WASHINGTON — New York is slated to receive nearly $70 million to plug thousands of abandoned oil and gas wells scattered across the state as the Biden administration begins distributing funds from the $1 trillion bipartisan infrastructure law.
The infrastructure package, signed by President Joe Biden in November, includes a $4.7 billion program to alleviate the public health risks posed by abandoned oil and gas wells, called “orphan wells,” left behind by companies that went out of business as far back as the late 1800s.
“These oil and gas wells are the discarded remains of extractive industries who have left it up to states, to tribes, to the federal government and community groups to clean up their mess,” said Interior Department Senior Advisor Winnie Stachelberg.
The White House said the program will create thousands of jobs, revitalize rural economies and address the impact of pollution on historically marginalized communities. Tribal nations are eligible for funding through the tribal orphan well grants program, a $150 million component of the broader program.
"Millions of us, millions, live within a mile of hundreds of thousands of orphan wells that leak and spew," said White House Infrastructure Implementation Coordinator Mitch Landrieu. "These wells jeopardize public health and safety by contaminating groundwater, seeping toxic chemicals, emitting harmful pollutants, including methane."

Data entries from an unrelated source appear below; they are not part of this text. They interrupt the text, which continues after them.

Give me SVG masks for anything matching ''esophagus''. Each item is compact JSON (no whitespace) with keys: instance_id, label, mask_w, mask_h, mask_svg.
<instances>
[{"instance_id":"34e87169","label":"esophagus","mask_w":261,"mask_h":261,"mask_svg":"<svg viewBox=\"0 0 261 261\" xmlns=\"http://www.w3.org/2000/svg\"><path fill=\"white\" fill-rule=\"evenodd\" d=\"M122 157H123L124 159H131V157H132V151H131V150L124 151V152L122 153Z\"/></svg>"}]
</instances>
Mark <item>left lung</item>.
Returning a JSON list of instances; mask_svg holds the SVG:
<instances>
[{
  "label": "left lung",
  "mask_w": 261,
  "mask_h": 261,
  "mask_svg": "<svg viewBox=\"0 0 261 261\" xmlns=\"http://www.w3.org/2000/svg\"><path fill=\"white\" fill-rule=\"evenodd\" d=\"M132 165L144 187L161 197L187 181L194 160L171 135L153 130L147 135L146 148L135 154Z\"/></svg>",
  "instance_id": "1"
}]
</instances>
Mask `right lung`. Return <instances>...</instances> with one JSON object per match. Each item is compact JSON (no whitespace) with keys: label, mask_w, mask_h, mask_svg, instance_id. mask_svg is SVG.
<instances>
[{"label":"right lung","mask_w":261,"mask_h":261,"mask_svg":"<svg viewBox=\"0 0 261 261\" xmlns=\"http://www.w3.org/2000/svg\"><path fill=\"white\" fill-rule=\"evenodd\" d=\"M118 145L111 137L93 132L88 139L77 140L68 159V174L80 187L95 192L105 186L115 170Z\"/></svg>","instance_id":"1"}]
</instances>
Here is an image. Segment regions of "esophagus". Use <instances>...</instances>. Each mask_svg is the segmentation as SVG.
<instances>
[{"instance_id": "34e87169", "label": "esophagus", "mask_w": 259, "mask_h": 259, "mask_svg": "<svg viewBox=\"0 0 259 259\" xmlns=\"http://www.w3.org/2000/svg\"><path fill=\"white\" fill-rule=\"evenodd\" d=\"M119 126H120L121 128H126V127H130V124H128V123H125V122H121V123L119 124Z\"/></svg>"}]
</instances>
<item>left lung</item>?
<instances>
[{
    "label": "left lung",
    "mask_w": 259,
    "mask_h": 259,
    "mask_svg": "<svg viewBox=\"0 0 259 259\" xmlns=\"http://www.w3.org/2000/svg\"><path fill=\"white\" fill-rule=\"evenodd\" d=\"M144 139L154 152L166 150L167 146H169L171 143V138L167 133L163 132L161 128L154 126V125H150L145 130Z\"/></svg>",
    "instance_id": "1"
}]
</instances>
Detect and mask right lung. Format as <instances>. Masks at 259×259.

New York – home to 6,809 orphan wells, including 1,912 with insufficient documentation – is one of 26 states that requested the federal grant money in December. The state Department of Environmental Conservation placed the estimated cost of plugging all 4,897 documented orphan wells at $248 million – more than triple what the state will receive in federal funding.
The department's New York Works Well Plugging Initiative has plugged 365 orphan wells since 2013, using a scoring rubric to prioritize those causing the greatest environmental impact and posing health risks to nearby communities.
Prior to plugging the well was surrounded in a brine burn. The well was plugged in 2015 and vegetation has regrown after the site was plugged. (Google Earth)
Though the federal funding will not be enough to plug every New York well, DEC Director of Mineral Resources Catherine Dickert said it will expedite the existing initiative. She anticipates the guaranteed funding stream will entice contractors to grow their workforce so they can take on more plugging projects.
"I think one of the best things about the federal funding is that it gives us that assurance that we're going to have a new funding opportunity for several years," Dickert said. "Our hope is that then the companies will have confidence to hire more people and buy more equipment and have several crews running in order to perform the work."
The DEC contracts with companies on both sides of the New York-Pennsylvania border, Dickert said. With Pennsylvania set to receive nearly $331 million in federal funding – a higher sum than New York – investments in the neighboring state's workforce might advance New York's plugging efforts as well.
The Interior Department has documented more than 130,000 orphan wells nationwide, but a 2018 study by the Environmental Protection Agency estimated the number of wells could be as high as 2 million to 3 million.
A study by the Environmental Defense Fund, a nonprofit research and advocacy group, and McGill University found approximately 9 million Americans live within one mile of an abandoned well. In New York, hundreds of wells have been discovered next to houses, schools and even under a swing set on a playground, according to the DEC.
"It's not a question of if someone is going to get sick," Stachelberg said. "It's a question of when."
Most orphan wells date back to the late 1800s and early 1900s, she said, meaning the companies that drilled the wells are no longer in business to handle cleanup.
Some communities have used telephone poles or tree trunks to plug their leaking wells, but Adam Peltz, senior attorney at the Environmental Defense Fund, said a much more technical approach is necessary to prevent groundwater contamination.
"The well is more or less an open borehole that allows exchange of fluids and gasses between geological layers and the surface," Peltz said. "When you plug it, you pump cement down and basically lock all those layers in place to return the geology to more or less as it was and prevent fluid migration."
The state Department of Environmental Conservation conducts months of inspections and environmental impact tests before plugging a well, said Ted Loukides, chief of the DEC's Oil and Gas Compliance and Enforcement Section.
Plugging becomes more difficult when the land on top of wells has been developed for housing or businesses, he said. To find the buried wells, the agency deploys a fleet of drones bearing magnetometers that can detect disruptions in the Earth's magnetic field, he explained.
The DEC, which is training its staff members as drone pilots, is partnering with the New York State Energy Research and Development Authority to launch a drone-led detection program as early as April.